- Opening Delimiter -
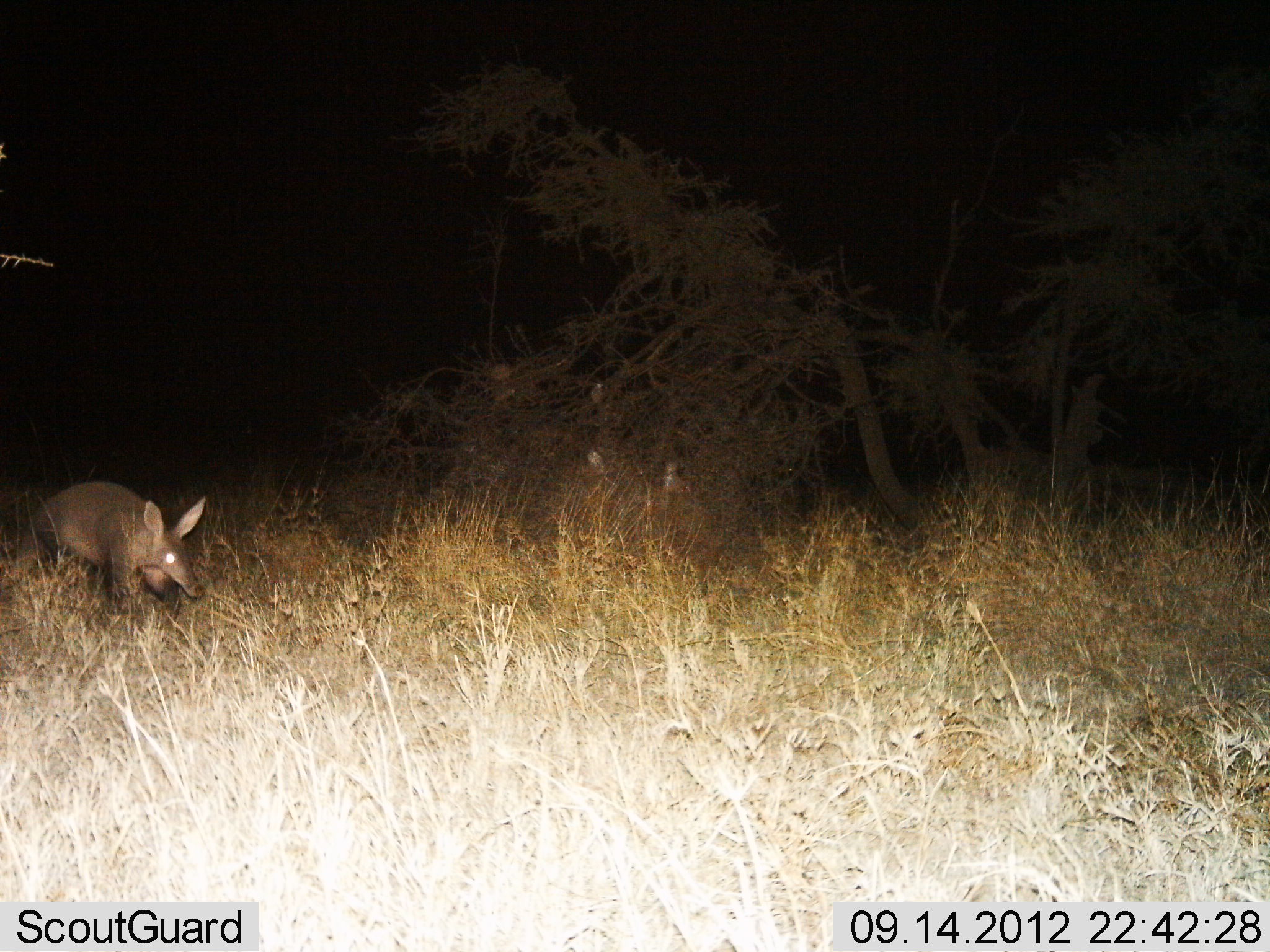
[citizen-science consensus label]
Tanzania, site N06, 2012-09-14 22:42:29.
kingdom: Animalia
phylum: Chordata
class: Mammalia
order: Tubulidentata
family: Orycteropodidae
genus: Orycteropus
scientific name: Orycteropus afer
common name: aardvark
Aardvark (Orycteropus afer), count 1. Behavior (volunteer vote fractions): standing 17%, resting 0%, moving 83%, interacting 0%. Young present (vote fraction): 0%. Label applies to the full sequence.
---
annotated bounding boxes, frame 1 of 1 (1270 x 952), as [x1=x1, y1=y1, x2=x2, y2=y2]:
- Closing Delimiter -
§ TASK TO COMPLETE: Each record should be printed again precisely, though not its pictures.

§ OUTPUT:
[citizen-science consensus label]
Tanzania, site N06, 2012-09-14 22:42:29.
kingdom: Animalia
phylum: Chordata
class: Mammalia
order: Tubulidentata
family: Orycteropodidae
genus: Orycteropus
scientific name: Orycteropus afer
common name: aardvark
Aardvark (Orycteropus afer), count 1. Behavior (volunteer vote fractions): standing 17%, resting 0%, moving 83%, interacting 0%. Young present (vote fraction): 0%. Label applies to the full sequence.
---
annotated bounding boxes, frame 1 of 1 (1270 x 952), as [x1=x1, y1=y1, x2=x2, y2=y2]:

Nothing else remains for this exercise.